Exercise => Repeat each entry word for word; the images are not part of the copy.

Information supplied =>
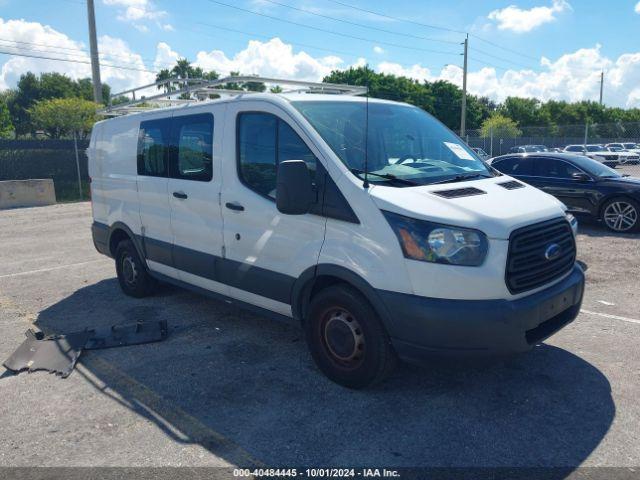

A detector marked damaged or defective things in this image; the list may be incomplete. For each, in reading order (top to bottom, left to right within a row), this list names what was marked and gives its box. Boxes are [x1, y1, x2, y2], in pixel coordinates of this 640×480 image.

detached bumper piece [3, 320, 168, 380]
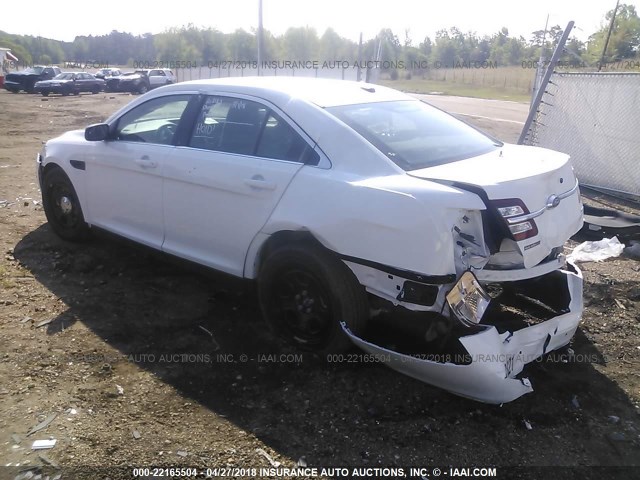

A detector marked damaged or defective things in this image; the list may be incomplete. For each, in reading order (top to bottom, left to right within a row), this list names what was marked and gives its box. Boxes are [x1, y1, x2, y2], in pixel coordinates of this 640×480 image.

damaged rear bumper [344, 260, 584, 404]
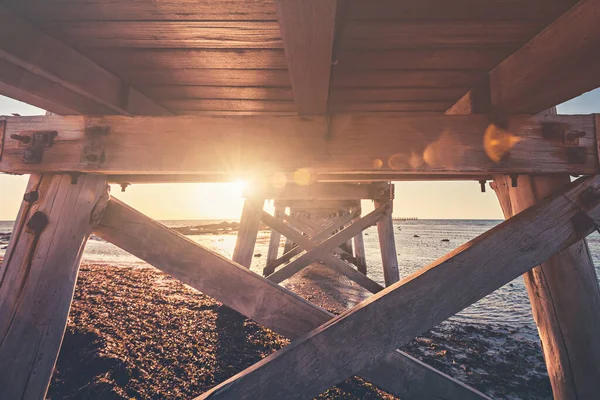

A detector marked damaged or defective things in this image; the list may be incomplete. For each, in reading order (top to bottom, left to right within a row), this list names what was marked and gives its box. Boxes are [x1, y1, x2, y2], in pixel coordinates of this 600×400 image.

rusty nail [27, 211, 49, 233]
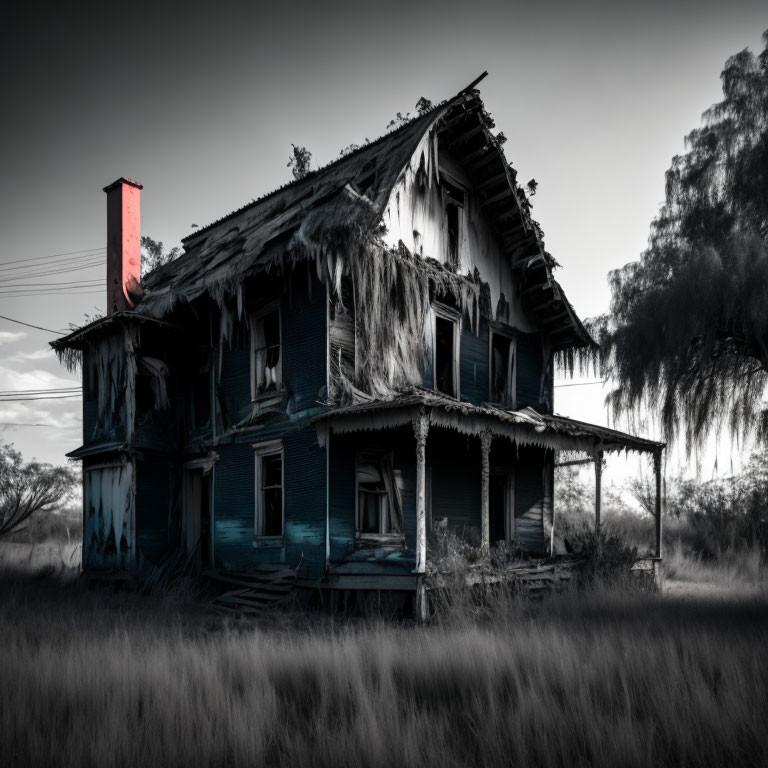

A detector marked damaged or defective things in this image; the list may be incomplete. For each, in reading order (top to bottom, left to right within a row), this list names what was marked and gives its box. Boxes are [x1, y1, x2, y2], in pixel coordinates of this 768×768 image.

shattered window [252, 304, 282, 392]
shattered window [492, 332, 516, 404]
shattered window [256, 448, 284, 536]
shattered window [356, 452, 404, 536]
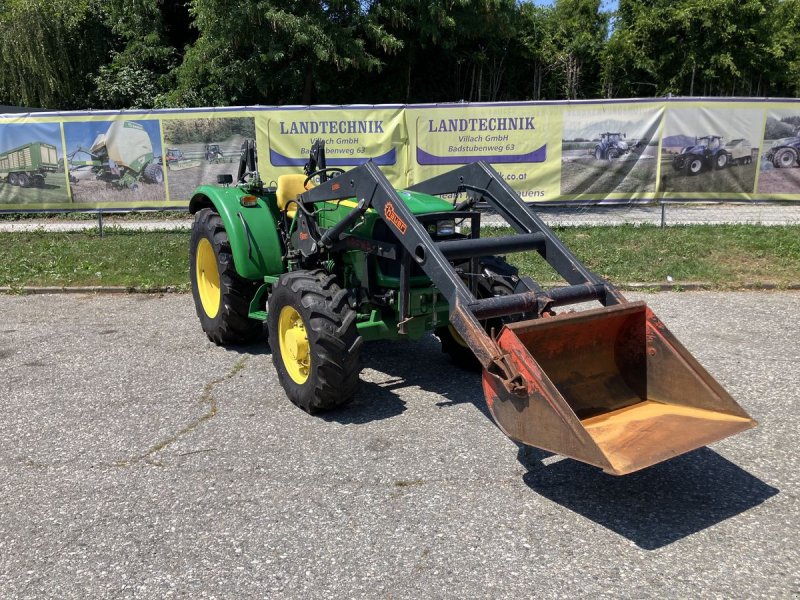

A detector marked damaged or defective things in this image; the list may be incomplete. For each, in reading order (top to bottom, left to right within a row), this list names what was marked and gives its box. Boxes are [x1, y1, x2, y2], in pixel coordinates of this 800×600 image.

Problem solution =>
A detector marked damaged or defective things in this image; the list may be incomplete. For each, in reading order (top to bottom, left to right within a row), this list names what was marked and gives its box. Boxes are [x1, y1, x2, y2], in pixel coordinates of this 640×480 image.

detached bumper piece [3, 320, 168, 380]

A detector marked damaged or defective things in this image; the list may be incomplete. For each, in reading order (top to bottom, left to right within a row), this list names what was marked and gives its box. Boxes are [x1, y1, x2, y2], in pixel coordinates of this 640×480 image.

damaged rear bumper [344, 260, 584, 404]

A detector marked damaged or defective things in this image; the list may be incomplete. For each, in reading order (top to bottom, left to right within a row), this list names what was marked and gives its box. Boxes are [x1, y1, x2, y2], in pixel coordinates of this 600×400 image.

rusty nail [27, 211, 49, 233]

A detector marked damaged or defective things in this image; the list may be incomplete. For each, in reading order (top to bottom, left to right within a row), this list names what was marked and gives its box. Boxes are [x1, y1, x2, y2], in pixel coordinates of this 768×768 image.

shattered window [252, 304, 282, 392]
shattered window [492, 332, 516, 404]
shattered window [256, 448, 284, 536]
shattered window [356, 452, 404, 536]

A detector marked damaged or defective things in this image; the list may be incomplete. For each, in reading order (top to bottom, left to right within a row), this list names what was marked and gives its box. Boxes are [x1, y1, x2, y2], in pixel coordinates of this 800×600 image.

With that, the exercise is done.